■ **抽出テキスト**
>>>

分子遺伝学の実験においては、目的の遺伝子を導入し、発現させることにより表現型がどのように変化するか、加えて生物学的性質がどのように変化するか観察する実験をおこなうことになる。このように遺伝子の側からアプローチして、表現型がどのように変化するかを観察する方法は、リバースジェネティクス(逆遺伝学)と呼ばれる。一方、遺伝子の概念が分子として報告される以前から存在しているように、表現型から遺伝子を同定しようという研究方向性もある。これはフォワードジェネティクス(順遺伝学)と呼ばれる。手法は大きく異なるが、どちらも遺伝学であることは間違いがない。
逆遺伝学の実験では、目的の遺伝子を導入するにあたり、遺伝子の切り張りが必要だ。この切り貼りは大腸菌に含まれるプラスミド上で行われることが多い。この切り貼り作業は制限酵素や様々な修飾酵素を利用して実験することになる。私もかれこれ、このような切り貼り作業を修士課程の学生の頃から、延々と続けて来た。しかし何度やっても毎回、簡単に行く場合もあるし、とてつもなく困難を極める場合もある。ある程度の難易度は予想できるが、毎回、驚かされることも多い。
最近、ある学生さんに聞かれたことがある。実験が上手な人はどんなひとか?ということだ。最近は「簡単な実験でも確認を行ない、イージーミスが少ない人。実験準備を熱心に行い、詳細に記録をとる人。」と答えることにしている。話をしていて、自分自身の耳が痛い。
写真は本日行ったプラスミドのNot I消化後の確認後の電気泳動。ほとんどが酵素によってうまく消化されている。しかしごく一部だが、未消化のスーパーコイルのプラスミドが残存していることが見える。わかるでしょうか?

<<<

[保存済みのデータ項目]

>>>

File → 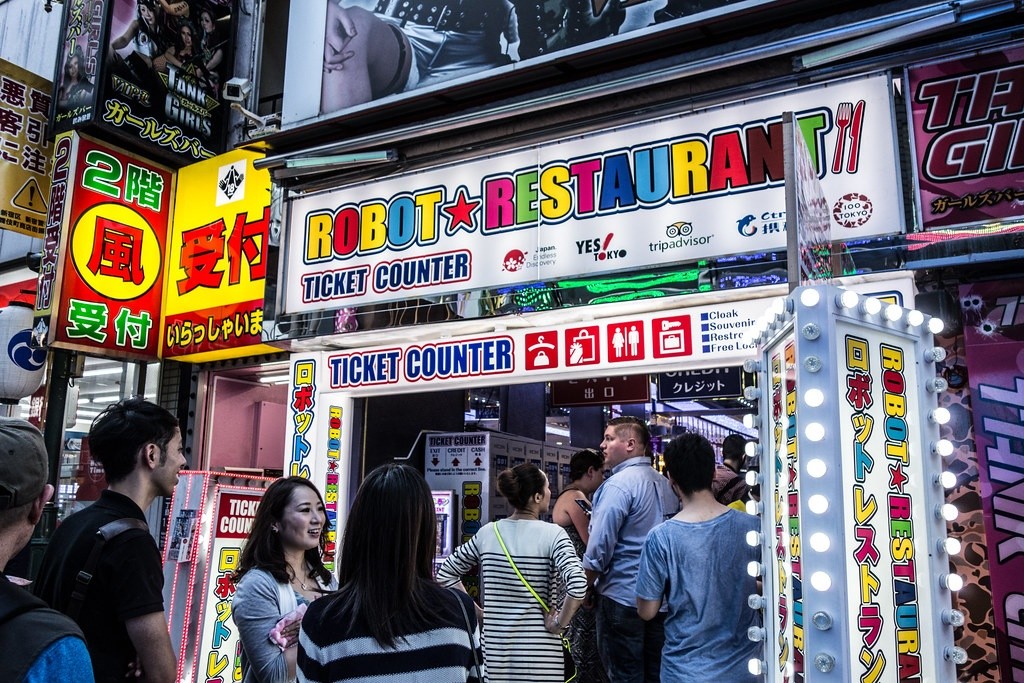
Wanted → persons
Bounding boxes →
[109,0,230,104]
[319,0,712,116]
[29,396,188,683]
[543,416,765,683]
[437,463,588,682]
[295,464,486,683]
[0,416,95,683]
[58,46,92,106]
[231,476,338,683]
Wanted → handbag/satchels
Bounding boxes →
[562,639,578,683]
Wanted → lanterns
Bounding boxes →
[0,301,46,405]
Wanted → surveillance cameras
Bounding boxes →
[222,78,252,102]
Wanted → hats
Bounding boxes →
[0,417,49,510]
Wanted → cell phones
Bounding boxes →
[574,499,592,516]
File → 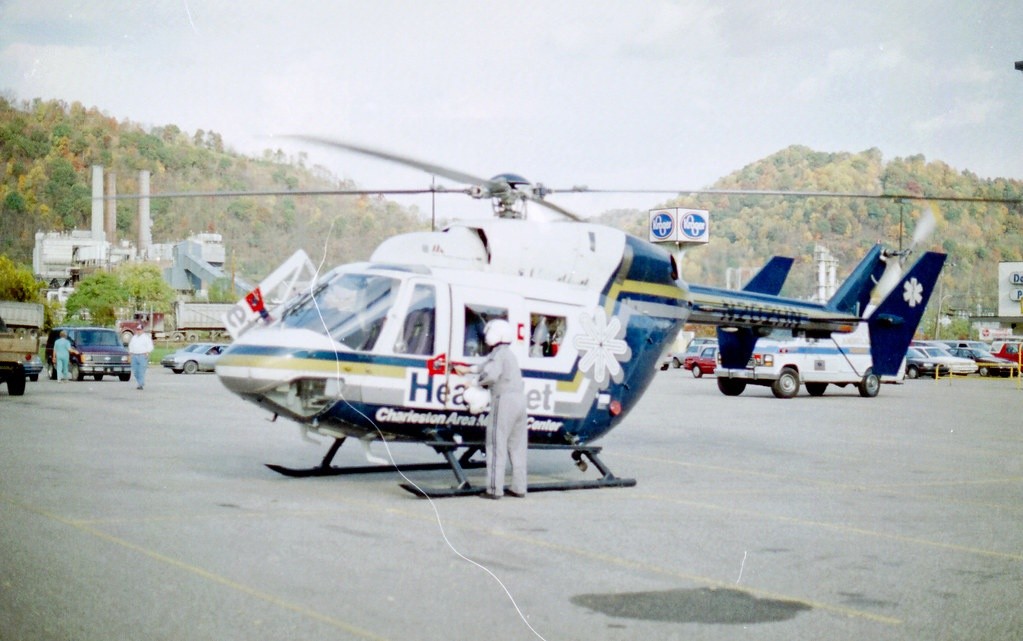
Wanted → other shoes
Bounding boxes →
[504,489,524,498]
[480,492,500,500]
[136,386,144,390]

<<<

■ **課題内容**
抽出テキストの「分子遺伝学の実験においては、」から「が見える。わかるでしょうか?」までをすべて書き写してください。その際、「プラスミド」を「ベクター」に差し替えてください。

■ **出力結果**
分子遺伝学の実験においては、目的の遺伝子を導入し、発現させることにより表現型がどのように変化するか、加えて生物学的性質がどのように変化するか観察する実験をおこなうことになる。このように遺伝子の側からアプローチして、表現型がどのように変化するかを観察する方法は、リバースジェネティクス(逆遺伝学)と呼ばれる。一方、遺伝子の概念が分子として報告される以前から存在しているように、表現型から遺伝子を同定しようという研究方向性もある。これはフォワードジェネティクス(順遺伝学)と呼ばれる。手法は大きく異なるが、どちらも遺伝学であることは間違いがない。
逆遺伝学の実験では、目的の遺伝子を導入するにあたり、遺伝子の切り張りが必要だ。この切り貼りは大腸菌に含まれるベクター上で行われることが多い。この切り貼り作業は制限酵素や様々な修飾酵素を利用して実験することになる。私もかれこれ、このような切り貼り作業を修士課程の学生の頃から、延々と続けて来た。しかし何度やっても毎回、簡単に行く場合もあるし、とてつもなく困難を極める場合もある。ある程度の難易度は予想できるが、毎回、驚かされることも多い。
最近、ある学生さんに聞かれたことがある。実験が上手な人はどんなひとか?ということだ。最近は「簡単な実験でも確認を行ない、イージーミスが少ない人。実験準備を熱心に行い、詳細に記録をとる人。」と答えることにしている。話をしていて、自分自身の耳が痛い。
写真は本日行ったベクターのNot I消化後の確認後の電気泳動。ほとんどが酵素によってうまく消化されている。しかしごく一部だが、未消化のスーパーコイルのベクターが残存していることが見える。わかるでしょうか?